Most Illinois legislators say they will “oppose raising any taxes to balance the state’s budget.” Of course, few legislators want to raise taxes on middle-class and impoverished voters. When legislators claim they will not raise taxes (especially for the wealthy one percent that bankrolled them), it’s for surety of campaign funding and re-election.

Undeniably, many legislators approved a financial windfall for a few Illinois corporations not long ago while pondering budget cuts and "pension reform" for the rest of us. Indeed, each new tax break means less money to run state government, thus requiring officials to find money elsewhere, to cut essential services, and to maltreat public employees.

It is apparent that many legislators do not understand today’s economic realities: that Illinois’ economy has largely become a “services and information-based economy… [and that] changes in personal consumption have resulted in the Illinois sales tax covering a decreasing proportion of consumption expenditures” (Chicago Metropolitan Agency for Planning).

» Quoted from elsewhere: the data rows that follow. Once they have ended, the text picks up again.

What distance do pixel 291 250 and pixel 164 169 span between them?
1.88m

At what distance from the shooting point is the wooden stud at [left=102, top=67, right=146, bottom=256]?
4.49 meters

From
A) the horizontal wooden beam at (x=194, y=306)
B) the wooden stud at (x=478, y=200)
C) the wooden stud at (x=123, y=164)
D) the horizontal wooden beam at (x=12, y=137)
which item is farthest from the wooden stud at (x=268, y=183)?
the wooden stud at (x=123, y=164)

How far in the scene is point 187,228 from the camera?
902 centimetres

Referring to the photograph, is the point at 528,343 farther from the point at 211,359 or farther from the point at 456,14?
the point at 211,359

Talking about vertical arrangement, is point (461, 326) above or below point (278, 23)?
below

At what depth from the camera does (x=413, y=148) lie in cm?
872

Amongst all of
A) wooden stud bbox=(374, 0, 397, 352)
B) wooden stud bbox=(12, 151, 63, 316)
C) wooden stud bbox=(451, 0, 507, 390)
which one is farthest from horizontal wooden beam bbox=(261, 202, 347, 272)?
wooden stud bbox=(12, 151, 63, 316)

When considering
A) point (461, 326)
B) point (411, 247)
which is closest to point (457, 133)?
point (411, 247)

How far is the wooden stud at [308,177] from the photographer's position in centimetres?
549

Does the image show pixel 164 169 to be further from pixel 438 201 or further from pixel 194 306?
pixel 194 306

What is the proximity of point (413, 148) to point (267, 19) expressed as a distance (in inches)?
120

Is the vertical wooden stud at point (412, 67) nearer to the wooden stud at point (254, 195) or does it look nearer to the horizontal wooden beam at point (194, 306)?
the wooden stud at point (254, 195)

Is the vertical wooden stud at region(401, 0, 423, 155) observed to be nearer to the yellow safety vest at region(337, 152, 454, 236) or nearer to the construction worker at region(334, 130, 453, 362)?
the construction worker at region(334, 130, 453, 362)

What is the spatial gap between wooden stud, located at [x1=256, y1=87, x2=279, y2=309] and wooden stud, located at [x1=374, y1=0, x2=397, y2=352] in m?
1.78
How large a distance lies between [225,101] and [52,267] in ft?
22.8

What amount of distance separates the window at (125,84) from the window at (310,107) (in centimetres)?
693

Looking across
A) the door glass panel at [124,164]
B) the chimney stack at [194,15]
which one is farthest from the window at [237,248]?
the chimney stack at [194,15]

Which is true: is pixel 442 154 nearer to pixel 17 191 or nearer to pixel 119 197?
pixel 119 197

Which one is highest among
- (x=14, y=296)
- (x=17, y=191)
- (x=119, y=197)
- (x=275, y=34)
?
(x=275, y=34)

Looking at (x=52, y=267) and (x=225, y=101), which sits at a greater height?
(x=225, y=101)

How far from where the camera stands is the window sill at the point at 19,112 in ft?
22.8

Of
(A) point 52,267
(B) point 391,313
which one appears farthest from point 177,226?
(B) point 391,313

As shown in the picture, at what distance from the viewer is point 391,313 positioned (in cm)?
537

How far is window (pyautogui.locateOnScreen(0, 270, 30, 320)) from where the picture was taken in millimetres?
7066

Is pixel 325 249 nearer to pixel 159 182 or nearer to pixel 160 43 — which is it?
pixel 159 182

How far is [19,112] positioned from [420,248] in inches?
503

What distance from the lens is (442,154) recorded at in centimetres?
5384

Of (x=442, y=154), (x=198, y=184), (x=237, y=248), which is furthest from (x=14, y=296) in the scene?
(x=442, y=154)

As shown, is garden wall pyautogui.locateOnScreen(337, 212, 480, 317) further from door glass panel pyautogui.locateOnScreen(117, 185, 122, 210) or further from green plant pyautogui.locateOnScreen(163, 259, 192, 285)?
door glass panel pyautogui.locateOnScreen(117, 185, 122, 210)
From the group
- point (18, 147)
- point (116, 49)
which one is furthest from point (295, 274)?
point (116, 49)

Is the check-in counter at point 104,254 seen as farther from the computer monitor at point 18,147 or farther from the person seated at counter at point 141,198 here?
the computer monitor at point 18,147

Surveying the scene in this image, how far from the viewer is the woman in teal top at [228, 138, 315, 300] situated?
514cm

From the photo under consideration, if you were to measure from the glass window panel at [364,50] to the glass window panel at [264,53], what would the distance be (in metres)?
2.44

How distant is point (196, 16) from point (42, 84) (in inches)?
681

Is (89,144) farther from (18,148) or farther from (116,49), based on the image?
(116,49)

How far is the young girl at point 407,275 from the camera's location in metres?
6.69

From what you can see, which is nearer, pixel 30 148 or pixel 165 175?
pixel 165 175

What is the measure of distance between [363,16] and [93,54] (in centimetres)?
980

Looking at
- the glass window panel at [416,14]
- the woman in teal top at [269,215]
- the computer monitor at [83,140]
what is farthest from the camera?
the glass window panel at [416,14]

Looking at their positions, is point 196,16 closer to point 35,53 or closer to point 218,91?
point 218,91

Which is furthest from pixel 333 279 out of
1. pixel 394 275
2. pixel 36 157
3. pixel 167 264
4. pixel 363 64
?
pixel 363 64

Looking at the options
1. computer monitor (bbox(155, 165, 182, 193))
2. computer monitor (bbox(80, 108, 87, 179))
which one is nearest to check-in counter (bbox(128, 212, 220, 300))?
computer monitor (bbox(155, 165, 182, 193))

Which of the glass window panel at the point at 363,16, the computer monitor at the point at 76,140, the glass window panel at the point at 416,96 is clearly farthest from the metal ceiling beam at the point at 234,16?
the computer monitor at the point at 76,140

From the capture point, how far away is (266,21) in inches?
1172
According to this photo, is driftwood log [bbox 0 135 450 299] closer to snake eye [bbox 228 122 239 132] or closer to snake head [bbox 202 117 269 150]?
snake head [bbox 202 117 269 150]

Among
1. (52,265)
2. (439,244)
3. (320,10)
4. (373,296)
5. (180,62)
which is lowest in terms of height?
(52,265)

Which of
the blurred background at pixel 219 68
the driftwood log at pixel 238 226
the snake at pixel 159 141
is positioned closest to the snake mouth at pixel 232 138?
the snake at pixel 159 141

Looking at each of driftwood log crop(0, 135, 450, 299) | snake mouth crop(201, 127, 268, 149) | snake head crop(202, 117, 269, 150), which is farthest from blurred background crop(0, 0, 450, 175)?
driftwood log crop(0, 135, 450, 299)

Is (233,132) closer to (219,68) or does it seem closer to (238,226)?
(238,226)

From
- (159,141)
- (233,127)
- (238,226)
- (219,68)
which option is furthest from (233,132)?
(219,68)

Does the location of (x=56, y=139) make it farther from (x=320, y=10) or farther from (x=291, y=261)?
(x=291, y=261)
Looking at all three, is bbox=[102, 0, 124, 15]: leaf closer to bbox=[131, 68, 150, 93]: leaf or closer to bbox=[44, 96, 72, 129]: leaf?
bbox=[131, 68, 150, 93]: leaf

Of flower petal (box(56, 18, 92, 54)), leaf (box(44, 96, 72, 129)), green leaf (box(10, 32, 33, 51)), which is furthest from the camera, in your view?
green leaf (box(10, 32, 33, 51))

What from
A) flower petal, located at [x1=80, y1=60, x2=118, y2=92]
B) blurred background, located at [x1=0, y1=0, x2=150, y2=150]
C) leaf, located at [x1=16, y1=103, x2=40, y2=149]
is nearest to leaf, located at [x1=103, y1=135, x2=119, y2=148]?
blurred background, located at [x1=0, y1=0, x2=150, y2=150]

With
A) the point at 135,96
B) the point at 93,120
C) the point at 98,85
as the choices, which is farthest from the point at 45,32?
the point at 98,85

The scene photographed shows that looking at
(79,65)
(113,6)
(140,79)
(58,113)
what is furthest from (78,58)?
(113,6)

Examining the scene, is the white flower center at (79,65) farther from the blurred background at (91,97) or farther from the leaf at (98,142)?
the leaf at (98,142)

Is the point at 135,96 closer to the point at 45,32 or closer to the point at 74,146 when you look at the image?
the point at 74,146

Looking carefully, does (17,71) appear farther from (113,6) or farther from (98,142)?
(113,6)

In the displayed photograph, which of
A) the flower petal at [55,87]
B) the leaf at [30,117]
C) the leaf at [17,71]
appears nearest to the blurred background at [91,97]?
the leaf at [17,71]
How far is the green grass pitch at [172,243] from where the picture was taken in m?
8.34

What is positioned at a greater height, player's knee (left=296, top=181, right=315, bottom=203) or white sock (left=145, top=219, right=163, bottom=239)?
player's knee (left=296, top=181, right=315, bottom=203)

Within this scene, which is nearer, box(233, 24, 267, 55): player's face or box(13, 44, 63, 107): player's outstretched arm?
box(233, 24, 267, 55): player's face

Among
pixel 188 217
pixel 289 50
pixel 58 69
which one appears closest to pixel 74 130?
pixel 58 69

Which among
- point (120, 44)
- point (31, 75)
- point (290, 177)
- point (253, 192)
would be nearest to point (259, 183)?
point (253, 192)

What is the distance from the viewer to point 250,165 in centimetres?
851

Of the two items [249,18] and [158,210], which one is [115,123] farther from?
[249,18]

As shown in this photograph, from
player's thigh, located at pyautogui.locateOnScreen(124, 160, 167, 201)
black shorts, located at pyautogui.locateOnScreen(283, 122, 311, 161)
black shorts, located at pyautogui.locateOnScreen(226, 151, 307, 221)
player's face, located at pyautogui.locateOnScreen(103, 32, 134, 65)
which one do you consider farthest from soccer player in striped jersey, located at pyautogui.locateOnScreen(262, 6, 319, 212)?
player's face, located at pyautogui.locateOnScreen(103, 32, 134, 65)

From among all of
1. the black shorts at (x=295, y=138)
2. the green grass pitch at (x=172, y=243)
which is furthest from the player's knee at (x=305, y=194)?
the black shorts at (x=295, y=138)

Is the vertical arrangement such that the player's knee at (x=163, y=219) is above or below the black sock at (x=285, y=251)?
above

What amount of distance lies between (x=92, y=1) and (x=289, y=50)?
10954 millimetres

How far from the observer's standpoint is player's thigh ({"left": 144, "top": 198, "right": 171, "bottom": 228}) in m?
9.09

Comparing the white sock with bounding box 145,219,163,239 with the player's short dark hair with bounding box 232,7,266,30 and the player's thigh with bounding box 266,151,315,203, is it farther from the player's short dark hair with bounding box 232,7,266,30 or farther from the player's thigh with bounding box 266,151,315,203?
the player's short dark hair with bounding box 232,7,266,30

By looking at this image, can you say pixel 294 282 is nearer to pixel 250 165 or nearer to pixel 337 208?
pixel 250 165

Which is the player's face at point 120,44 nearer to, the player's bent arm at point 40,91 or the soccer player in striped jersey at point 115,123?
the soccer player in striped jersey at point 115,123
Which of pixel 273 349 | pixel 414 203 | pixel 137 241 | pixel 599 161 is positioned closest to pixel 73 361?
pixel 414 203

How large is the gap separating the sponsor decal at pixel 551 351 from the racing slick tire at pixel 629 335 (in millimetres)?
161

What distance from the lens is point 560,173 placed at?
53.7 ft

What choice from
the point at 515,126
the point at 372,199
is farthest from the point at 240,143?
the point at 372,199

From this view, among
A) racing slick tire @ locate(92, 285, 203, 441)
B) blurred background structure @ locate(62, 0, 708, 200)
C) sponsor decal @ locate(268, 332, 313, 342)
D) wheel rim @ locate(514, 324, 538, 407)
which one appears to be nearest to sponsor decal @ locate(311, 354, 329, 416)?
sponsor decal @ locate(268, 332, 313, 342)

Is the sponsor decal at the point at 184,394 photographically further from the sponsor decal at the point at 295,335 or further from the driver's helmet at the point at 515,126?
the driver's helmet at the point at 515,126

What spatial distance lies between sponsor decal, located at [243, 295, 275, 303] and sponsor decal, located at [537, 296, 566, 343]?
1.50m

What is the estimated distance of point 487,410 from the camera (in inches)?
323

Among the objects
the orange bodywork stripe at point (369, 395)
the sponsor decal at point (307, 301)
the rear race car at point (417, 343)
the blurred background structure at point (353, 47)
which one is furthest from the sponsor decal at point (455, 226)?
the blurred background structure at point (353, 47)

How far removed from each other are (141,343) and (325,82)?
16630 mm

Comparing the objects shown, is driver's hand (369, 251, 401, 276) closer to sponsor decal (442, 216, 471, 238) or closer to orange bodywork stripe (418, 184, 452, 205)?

Many legislators continue to ignore the fact that Illinois “suffers from structural deficits or from failure of revenues to grow quickly as the cost of services…, [and that] structural deficits stem largely from out-of-date tax systems, coupled with costs that rise faster than the economy… Fixing these structural problems would help [Illinois] balance [its] operating budgets without resorting to [unjust, reckless 'pension reform' instigated and propagandized by the Civic Committee, Civic Federation, Chicago Tribune and their ilk]” (The Center on Budget and Policy Priorities).

Many Illinois legislators do not want to fully fund the public pension systems (ever); they would rather shift the normal costs for the teachers’ pension  system to school districts and taxpayers. These legislators also assume they know how to accurately estimate pension assets and liabilities in the future by drawing inferences from intentional, biased data provided for them.

It is easier for some legislators and the Civic Committee to obsess over the pension systems’ unfunded liabilities and not the causes of the state’s financial deficits: an unfair, archaic flat-rate tax system and budget practices that have included the fraudulent diversion of pension funding, to name just two.

“Pension reform” will not resolve the “imbalance between sustainable revenues and existing spending levels…, unfunded pension liabilities, stagnant and eroding revenues…, debt service costs for pension obligation bonds, pension payments that were less than the annual required contribution, and billions in unpaid bills” (Report of the State of Illinois’ Budget Crisis Task Force).

Considering the contentious legislative focus on “pension reform” these past few years and the Civic Committee’s exasperated growls recently, it is the citizenry’s responsibility to tell legislators what needs to be done in Illinois: a progressive tax rate that 43 other states effectively utilize, a broad-base tax base, an increased taxation on the wealthy, and an end to corporate welfare or extortive tax breaks for corporations instead of an unconstitutional, ruinous “pension reform” bill for public employees and the elimination of needed services for everyone. Both severe measures will do nothing to solve the revenue and pension debt problems in the State of Illinois.


The answer to the title’s question is ram a bill through “and let the courts decide” –House Speaker Michael Madigan.